Теперь к ящику радио прильнули все. Герхард боялся сбить волну настройки, отдернув руку.
— Александр, Борис, если вы нас слышите. Наша команда знает, что вы где-то в Берлине. Товарищ, известный вам, передает из столицы привет. Москва знает о вас.
Вжу-ууухх…
— А-аа, мать тебя в жопу! — взвыл Борька, хватаясь за стул. — Ща разнесу эту коробку к чертям!
— Замолчи! — взмолился я, едва не пуская слезу. — Не узнаешь этот голос?
Вжу-ууухх… фиу-ууу…
— Как я могу узнать, ёптыть, если помехи мешают? — завыл мой охранник, хватаясь за голову. О бедном желудке не могло быть и речи — Борька вмиг позабыл об уборной.

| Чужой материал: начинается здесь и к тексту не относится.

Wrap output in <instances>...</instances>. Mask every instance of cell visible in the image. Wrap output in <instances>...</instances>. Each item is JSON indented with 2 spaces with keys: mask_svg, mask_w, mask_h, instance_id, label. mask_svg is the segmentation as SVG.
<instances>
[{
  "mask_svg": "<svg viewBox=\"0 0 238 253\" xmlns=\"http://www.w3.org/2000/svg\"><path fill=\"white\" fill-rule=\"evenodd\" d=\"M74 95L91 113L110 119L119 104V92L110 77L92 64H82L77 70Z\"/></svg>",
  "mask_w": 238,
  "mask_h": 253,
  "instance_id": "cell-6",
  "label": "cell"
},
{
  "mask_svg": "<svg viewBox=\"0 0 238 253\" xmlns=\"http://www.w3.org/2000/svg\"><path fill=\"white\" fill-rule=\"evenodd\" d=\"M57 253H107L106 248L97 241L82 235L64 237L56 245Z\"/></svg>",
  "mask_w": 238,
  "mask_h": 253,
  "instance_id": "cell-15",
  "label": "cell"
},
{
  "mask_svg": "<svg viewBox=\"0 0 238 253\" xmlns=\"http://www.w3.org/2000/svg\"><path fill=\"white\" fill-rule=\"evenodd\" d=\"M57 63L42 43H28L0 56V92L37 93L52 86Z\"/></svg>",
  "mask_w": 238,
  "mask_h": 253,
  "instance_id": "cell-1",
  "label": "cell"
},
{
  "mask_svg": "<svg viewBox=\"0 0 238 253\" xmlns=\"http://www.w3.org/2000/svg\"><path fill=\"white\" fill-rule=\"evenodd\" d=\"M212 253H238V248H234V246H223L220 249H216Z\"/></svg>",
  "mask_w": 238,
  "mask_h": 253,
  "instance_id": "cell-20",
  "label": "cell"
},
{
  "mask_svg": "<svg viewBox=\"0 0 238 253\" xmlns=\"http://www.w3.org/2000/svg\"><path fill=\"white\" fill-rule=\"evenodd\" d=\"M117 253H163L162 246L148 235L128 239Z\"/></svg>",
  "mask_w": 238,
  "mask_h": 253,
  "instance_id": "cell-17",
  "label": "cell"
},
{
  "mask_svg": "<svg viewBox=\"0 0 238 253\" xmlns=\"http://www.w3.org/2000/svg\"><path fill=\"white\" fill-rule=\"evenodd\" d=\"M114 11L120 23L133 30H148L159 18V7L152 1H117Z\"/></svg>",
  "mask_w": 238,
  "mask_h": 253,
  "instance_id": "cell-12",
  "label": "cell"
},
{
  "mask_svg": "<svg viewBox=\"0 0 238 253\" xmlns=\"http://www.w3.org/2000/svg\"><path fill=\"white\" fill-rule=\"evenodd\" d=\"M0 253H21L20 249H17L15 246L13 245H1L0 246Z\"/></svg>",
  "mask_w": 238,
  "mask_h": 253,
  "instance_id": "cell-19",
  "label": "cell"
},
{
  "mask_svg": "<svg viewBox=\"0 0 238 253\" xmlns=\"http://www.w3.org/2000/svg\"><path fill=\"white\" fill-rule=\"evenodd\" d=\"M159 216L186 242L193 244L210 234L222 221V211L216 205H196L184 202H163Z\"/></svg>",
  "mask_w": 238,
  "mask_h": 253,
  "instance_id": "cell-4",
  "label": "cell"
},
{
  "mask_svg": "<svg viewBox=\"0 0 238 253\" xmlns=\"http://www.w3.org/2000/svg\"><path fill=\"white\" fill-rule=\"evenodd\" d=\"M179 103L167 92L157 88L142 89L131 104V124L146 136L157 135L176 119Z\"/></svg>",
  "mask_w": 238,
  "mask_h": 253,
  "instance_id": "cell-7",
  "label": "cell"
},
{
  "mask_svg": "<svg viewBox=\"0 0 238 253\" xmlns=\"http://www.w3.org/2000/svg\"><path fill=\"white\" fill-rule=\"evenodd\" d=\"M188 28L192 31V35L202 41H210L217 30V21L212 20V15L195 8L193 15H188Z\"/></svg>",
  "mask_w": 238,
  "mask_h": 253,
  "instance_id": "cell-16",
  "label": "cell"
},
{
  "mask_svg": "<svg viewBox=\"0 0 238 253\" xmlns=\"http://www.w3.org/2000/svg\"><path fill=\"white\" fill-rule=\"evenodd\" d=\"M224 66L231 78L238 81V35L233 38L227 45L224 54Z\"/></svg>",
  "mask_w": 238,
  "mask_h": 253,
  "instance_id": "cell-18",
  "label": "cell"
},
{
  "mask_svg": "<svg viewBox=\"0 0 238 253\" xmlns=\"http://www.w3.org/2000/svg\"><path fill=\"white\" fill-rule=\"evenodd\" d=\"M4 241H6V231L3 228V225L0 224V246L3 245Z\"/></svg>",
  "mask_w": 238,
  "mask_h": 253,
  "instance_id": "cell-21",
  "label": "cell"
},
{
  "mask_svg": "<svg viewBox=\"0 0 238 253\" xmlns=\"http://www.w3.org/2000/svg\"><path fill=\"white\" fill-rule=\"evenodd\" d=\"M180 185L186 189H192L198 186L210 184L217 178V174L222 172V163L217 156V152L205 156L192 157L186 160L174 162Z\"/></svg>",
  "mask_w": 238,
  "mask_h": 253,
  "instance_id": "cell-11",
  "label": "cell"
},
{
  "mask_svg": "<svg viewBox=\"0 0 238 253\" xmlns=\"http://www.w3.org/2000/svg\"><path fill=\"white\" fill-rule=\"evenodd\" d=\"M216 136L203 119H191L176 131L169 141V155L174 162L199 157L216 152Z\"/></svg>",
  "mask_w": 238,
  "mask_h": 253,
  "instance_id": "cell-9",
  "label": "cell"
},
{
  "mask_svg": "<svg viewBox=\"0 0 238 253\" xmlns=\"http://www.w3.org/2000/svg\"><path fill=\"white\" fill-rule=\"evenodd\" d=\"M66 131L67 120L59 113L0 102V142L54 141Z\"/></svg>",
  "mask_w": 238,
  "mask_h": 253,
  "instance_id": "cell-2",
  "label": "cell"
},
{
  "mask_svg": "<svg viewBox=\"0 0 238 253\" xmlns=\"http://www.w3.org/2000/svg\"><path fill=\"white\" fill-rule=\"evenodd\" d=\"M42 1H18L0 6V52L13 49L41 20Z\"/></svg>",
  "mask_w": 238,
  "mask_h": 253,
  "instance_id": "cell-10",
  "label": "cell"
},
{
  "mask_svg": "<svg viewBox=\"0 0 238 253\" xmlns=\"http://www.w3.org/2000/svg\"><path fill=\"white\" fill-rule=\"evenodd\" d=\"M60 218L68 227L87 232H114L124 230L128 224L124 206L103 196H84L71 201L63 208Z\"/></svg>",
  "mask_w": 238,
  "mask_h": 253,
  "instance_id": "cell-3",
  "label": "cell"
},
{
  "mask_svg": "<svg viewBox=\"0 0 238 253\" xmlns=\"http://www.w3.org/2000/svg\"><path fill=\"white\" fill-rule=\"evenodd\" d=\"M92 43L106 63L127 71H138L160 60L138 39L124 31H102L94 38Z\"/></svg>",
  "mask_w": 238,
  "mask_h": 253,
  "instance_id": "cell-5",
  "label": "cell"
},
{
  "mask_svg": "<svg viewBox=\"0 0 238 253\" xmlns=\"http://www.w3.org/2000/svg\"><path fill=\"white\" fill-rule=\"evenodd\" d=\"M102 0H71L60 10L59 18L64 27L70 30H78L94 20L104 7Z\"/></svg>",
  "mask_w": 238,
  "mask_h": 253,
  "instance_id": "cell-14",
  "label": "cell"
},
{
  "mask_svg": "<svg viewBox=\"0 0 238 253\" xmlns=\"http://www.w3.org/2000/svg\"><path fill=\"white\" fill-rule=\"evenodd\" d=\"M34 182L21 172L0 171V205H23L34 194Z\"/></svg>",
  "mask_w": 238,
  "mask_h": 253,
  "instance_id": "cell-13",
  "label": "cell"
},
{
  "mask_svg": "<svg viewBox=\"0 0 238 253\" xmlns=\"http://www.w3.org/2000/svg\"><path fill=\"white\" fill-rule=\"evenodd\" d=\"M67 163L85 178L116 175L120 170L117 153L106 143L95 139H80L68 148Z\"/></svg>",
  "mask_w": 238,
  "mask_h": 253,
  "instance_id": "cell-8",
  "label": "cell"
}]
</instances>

— Тихо! Вот, снова! — предостерег я его выпад.
— Повторяю. Александр с Борисом, код «Красная Заря». Говорит ваш куратор проекта. Если вы меня слышите, оставьте о себе сообщение в мусорном баке на улице Югендштрассе, дом восемь. Ежедневно он просматривается нашими людьми. Самим не стоит ходить. Напишите…
Фиу-ууу… вжу-ууххх….
— …записку, что вы живы. Если у вас есть связь с немецкими друзьями, пусть они оставят ее в мусорном баке. Повторяю, улица Югендштрассе, дом восемь…
Вжу-уууххх…
Помехи окончательно забили эфир. Но этого хватило, чтобы уловить смысл послания. Как по заказу — помехи забили в самом конце. Красота!
Мы остолбенело уставились в ящик. Потом Борька вскочил:
— Я узнал! Узнал этот голос!
Мне оставалось только улыбнуться.
Да. Это был голос нашего Ильи Федоровича. Нашего начальника КБ и проекта «Красная Заря». Нашего члена Военного Совета фронта, и, по сути, моего ангела-хранителя. Ни больше, ни меньше.
Спустя пять минут бурных восторгов и поздравлений, во время которых Борька кричал, что нас не забыли, о нас помнят и знают, Юрген решительно поднялся:
— Я отнести записка. Мой знаком с этой улица. Знать, где она.
— Я с тобой, — подхватил Олег. — Буду присматривать. Волна приемника закодирована, но вдруг прослушивалась гестапо.
— Если бы прослушивалась, — заявила Катерина, — их бы с Борисом предупредили в сообщении. Наши друзья на радиоточках Берлина контролируют весь эфир — это я знаю. Пока еще ни одна кодированная волна не попала под сеансы прослушки.
— Да? Тогда ладно, — вскипятился Борис. — Саня, пиши сообщение. Так, мол, и так. Тыры-пыры, мы здоровы. Тары-бары, мы в гостях. Бухаем шнапс, слушаем по приемнику музыку.
— Прекрати! — зашелся я смехом.
Хохотали все до упаду. Вечер был в самом разгаре, когда я принялся за составление послания в мусорный бак города Берлина.
…Наступала предновогодняя ночь. Ночь сорок пятого года.